Negocios

La corrupción inhibe el desarrollo: Banxico

Manuel Ramos Francia, subgobernador del Banco de México.

La inseguridad y la corrupción son los culpables de que México no pueda crecer más del dos por ciento anual, por lo que es necesario políticas públicas que ataquen estos problemas y que den certidumbre a los empresarios para seguir invirtiendo, dijo Manuel Ramos Francia, subgobernador del Banco de México (Banxico).

En su participación durante el IX Seminario Internacional de Inversiones 2018, Ramos estimó que la inseguridad y corrupción tienen un impacto del uno por ciento en el Producto Interno Bruto (PIB), es por eso que urgió a implementar soluciones que ataquen la delincuencia y garanticen el Estado de Derecho.

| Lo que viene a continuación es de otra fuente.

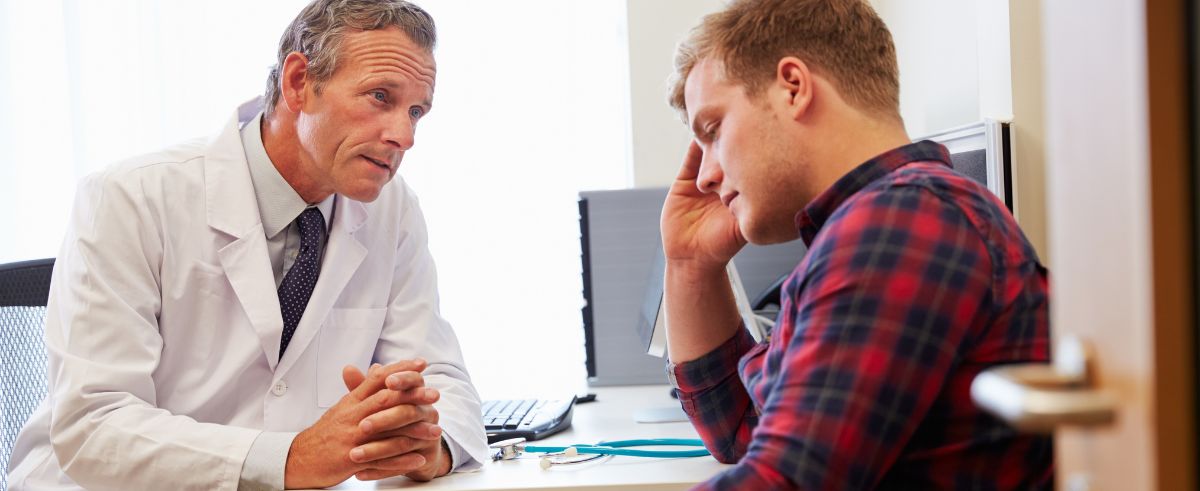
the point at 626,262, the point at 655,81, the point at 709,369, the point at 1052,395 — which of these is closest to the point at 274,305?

Asimismo, recordó que los empresarios han mostrado su preocupación ante los niveles de inseguridad y corrupción, pues aseguran que esto frena sus intereses de inversión y merma también su producción.

Otra de las razones por las que México mantiene niveles de crecimiento insuficientes, dijo Ramos, es que las políticas públicas no se han centrado en educación y tecnología, elementos que son necesarios para elevar la productividad en la sociedad y por lo tanto en las actividades económicas.

“México debería de estar creciendo más; pues llueve, truene o relampaguee, no salimos de un crecimiento del dos por ciento. Debemos de organizarnos en términos de dar los incentivos para educarnos, para capacitarnos en cuestiones de tecnología, asegurar los derechos de propiedad y emparejar las reglas del juego”, comentó.

Recordó que entre 2001 y 2017, el PIB nacional creció a un ritmo promedio anual de 2.1 por ciento, y mencionó que si se elimina el impacto de la crisis de 2009, el crecimiento promedio fue de 2.4 por ciento.

Si bien, consideró a estos niveles de crecimiento como positivos, en comparación con otros países del mundo, reiteró que es un nivel insuficiente para garantizar una calidad a empresas y familias mexicanas.

El representante del banco central añadió que actualmente, las discusiones más profundas que se deben tener ahora, sobre todo en tiempos de elecciones, deben estar centradas en cómo “dar palancas para el desarrollo”, es decir, que la población y empresas acumulen capital físico y capital humano, así como mantener incentivos fundamentales para que haya competencias.